Era ben naturale sentirsi destare il prurito di rivendicare alla Francia un racconto, di cui il La Fontaine si era creduto in buona fede debitore all’Italia! Se il Jubinal cedette alla tentazione, non gliene daremo biasimo severo. I fatti nuovi seducono sempre; anche quando, invece di accarezzare, urtano la vanità nazionale. La colpa più grave fu dei posteriori, i quali, con una leggerezza poco scusabile, si affrettarono, come il cane della favola, a lasciar cadere di bocca la carne, per correr dietro all’ombra. Buon per lei se fosse rimasta nera ombra, ossia se la storia non fosse conosciuta se non per via delle poche e scarne allusioni nelle letterature d’oïl(1672) e d’oc.(1673) Ma così non è; e un riflesso straniero ce ne dà conto in modo diffuso.

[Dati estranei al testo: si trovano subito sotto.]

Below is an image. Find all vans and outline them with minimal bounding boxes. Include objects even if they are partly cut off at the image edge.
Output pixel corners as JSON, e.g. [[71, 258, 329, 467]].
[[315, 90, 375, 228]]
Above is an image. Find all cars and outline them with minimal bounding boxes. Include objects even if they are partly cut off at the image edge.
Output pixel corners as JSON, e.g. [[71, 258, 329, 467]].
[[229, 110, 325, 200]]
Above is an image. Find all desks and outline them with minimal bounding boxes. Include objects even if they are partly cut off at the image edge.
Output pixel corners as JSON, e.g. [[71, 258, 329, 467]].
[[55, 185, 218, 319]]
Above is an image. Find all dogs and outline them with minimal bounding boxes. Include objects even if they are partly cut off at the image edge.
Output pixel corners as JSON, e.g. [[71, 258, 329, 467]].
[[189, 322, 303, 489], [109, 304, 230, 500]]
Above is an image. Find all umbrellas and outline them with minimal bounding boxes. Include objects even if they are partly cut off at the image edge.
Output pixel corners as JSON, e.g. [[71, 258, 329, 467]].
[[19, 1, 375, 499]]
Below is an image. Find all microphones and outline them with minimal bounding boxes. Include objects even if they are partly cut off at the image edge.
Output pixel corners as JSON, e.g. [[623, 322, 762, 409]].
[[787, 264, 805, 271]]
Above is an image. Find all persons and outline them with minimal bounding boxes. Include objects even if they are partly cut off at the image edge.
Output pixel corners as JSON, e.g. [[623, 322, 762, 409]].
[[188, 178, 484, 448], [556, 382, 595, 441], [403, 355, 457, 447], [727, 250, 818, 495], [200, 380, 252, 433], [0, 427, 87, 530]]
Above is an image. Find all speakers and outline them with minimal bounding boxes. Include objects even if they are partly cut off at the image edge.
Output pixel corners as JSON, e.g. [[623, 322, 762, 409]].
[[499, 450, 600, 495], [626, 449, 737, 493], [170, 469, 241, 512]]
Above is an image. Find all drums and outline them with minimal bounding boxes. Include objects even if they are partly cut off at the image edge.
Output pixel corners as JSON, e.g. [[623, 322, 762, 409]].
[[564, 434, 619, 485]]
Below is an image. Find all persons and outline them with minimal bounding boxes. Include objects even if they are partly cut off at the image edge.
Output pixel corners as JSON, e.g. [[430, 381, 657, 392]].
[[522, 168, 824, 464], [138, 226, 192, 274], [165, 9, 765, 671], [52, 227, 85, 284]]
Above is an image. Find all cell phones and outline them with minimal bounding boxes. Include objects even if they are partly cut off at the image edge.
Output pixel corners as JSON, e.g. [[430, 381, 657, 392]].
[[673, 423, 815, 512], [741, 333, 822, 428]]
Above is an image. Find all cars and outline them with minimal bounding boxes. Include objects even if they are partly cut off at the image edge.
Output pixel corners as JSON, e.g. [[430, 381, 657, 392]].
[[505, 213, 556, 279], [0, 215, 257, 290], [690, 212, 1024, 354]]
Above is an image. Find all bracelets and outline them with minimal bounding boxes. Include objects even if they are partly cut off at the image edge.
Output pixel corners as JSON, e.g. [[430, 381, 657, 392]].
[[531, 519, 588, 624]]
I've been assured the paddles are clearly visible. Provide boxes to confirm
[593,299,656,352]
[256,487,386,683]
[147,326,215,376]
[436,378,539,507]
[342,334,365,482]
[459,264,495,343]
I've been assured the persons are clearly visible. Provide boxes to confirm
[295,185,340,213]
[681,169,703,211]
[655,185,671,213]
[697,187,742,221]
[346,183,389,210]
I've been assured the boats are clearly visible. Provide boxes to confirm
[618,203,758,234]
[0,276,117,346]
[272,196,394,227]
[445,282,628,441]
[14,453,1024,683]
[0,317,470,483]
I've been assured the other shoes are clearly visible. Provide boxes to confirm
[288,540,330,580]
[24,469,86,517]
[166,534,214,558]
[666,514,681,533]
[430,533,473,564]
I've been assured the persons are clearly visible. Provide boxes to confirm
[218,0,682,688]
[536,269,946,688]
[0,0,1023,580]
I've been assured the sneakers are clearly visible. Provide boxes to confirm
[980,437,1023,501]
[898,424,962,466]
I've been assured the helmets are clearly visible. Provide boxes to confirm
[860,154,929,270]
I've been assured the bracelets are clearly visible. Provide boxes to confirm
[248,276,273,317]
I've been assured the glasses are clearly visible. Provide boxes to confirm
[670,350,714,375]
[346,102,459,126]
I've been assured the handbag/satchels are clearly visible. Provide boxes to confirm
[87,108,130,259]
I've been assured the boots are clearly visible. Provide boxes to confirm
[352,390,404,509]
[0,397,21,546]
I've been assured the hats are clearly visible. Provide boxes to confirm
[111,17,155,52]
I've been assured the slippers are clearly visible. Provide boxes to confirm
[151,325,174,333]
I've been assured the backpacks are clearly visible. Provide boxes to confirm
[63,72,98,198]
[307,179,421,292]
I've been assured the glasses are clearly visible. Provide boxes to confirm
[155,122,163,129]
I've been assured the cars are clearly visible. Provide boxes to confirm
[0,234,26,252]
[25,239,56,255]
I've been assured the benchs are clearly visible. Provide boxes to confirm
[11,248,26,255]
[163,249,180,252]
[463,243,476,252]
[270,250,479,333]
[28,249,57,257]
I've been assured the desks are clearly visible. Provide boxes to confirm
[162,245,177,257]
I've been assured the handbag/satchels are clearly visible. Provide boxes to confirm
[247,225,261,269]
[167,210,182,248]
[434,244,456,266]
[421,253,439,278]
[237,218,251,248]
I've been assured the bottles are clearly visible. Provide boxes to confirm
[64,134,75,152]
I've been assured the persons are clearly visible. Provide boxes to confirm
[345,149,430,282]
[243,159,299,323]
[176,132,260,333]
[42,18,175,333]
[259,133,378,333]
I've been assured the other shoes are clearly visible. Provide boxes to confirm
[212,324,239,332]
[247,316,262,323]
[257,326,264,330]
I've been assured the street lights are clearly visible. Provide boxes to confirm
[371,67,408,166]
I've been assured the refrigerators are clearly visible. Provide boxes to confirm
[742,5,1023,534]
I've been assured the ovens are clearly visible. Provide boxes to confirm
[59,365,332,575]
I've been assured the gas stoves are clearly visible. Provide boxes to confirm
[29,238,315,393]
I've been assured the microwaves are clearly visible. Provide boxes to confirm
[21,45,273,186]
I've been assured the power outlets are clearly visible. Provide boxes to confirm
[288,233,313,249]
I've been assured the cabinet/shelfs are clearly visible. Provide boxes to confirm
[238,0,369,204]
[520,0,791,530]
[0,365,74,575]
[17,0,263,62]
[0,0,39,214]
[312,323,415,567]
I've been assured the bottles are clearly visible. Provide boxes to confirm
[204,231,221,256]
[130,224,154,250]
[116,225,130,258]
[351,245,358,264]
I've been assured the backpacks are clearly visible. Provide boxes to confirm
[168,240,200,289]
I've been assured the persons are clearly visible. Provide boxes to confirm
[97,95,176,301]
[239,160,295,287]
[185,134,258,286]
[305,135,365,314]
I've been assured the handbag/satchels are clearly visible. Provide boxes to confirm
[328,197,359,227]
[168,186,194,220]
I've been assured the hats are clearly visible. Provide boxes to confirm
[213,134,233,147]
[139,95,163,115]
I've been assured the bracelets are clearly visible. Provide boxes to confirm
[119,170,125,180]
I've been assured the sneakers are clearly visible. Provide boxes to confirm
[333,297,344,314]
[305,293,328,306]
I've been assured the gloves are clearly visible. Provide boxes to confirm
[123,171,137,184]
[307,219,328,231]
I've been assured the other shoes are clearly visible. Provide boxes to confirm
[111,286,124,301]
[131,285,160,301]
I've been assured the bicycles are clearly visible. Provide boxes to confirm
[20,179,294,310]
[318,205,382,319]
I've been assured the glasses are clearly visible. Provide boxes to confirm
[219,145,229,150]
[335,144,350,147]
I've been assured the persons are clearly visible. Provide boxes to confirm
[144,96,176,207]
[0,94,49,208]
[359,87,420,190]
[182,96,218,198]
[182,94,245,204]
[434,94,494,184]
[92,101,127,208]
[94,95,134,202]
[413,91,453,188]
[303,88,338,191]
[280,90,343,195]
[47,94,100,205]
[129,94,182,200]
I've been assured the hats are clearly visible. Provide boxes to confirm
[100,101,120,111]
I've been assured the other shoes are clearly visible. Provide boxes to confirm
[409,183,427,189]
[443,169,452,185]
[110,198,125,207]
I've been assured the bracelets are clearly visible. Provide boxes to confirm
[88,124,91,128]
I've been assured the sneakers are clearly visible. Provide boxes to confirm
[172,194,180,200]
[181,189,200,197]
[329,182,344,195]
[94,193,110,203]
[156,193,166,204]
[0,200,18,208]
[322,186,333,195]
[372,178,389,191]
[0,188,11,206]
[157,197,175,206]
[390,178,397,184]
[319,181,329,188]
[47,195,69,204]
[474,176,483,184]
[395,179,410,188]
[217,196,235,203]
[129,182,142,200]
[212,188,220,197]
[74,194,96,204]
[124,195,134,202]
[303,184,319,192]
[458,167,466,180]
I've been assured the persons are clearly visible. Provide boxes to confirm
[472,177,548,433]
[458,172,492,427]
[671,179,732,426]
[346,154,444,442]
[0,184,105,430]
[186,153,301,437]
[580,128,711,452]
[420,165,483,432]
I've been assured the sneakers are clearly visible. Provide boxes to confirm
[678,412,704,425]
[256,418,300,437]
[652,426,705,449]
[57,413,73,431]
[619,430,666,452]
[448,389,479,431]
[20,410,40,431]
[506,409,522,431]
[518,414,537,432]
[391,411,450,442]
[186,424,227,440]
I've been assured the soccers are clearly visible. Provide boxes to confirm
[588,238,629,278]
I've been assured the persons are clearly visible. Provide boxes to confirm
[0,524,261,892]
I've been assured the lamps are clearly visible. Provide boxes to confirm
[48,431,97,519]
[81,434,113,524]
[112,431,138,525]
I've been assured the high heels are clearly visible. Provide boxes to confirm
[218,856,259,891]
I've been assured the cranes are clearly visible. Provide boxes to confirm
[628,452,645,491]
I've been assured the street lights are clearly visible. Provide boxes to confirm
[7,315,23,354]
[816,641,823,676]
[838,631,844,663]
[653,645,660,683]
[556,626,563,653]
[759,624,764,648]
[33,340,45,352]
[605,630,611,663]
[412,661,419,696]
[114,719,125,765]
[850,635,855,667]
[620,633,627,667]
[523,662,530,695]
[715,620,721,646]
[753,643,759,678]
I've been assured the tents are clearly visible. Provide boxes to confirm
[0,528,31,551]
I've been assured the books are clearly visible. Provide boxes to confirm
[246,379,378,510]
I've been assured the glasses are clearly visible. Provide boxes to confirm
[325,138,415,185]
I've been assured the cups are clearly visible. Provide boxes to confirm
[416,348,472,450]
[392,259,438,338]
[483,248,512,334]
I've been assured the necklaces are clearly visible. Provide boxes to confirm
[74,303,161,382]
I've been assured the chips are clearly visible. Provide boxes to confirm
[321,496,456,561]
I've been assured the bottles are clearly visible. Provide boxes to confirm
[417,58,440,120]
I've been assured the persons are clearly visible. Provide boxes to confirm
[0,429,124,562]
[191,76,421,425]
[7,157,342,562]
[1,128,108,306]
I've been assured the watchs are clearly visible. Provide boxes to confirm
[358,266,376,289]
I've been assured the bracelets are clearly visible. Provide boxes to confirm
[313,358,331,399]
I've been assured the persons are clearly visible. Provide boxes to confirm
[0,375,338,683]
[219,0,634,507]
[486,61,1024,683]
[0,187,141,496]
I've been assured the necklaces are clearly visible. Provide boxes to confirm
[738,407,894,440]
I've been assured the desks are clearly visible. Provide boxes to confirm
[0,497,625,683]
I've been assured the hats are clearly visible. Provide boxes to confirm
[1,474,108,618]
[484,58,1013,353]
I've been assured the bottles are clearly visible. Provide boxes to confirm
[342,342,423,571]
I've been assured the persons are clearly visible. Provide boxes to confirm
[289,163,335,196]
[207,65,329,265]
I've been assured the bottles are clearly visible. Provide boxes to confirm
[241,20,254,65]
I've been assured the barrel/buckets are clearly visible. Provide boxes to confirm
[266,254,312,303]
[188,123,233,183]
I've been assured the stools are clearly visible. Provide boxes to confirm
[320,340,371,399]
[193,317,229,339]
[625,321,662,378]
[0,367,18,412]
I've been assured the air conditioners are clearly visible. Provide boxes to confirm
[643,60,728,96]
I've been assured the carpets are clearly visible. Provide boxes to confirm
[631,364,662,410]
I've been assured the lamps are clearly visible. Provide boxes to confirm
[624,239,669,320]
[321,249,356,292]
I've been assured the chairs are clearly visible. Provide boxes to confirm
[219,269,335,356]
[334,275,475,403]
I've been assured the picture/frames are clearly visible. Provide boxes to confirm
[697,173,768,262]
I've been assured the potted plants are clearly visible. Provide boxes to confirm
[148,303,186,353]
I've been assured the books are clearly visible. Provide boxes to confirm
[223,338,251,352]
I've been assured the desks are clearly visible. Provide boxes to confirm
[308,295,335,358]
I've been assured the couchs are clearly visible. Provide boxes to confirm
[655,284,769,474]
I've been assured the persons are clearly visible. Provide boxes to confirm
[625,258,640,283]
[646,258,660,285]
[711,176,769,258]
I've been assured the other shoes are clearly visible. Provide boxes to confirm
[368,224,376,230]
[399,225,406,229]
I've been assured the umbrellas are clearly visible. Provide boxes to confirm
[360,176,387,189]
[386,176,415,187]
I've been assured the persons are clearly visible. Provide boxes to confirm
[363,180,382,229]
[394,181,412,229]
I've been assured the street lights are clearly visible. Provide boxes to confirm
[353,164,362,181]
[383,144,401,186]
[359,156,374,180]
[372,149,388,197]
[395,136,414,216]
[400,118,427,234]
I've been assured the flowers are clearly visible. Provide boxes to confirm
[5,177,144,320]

[442] Nel Weltbuch di Jans Enenkel, compilazione tedesca del secolo XIII, si racconta come l’imperatore Costantino avesse una moglie, la quale non vedeva di mal occhio i giovanotti.(1674) Nel palazzo, in una povera cameruccia, sotto una scala, abitava uno storpio, fratello d’un segretario imperiale. Costui osa richiedere d’amore l’imperatrice; ed essa gli si abbandona. La tresca dura un pezzo tra loro, finché alla fine è risaputa e denunziata al marito. Costantino sorprende i due colpevoli; svergogna la donna, che s’è concessa ad una creatura così sozza, e colla spada la passa da parte a parte; quanto allo storpio, lo calpesta sotto i piedi del cavallo.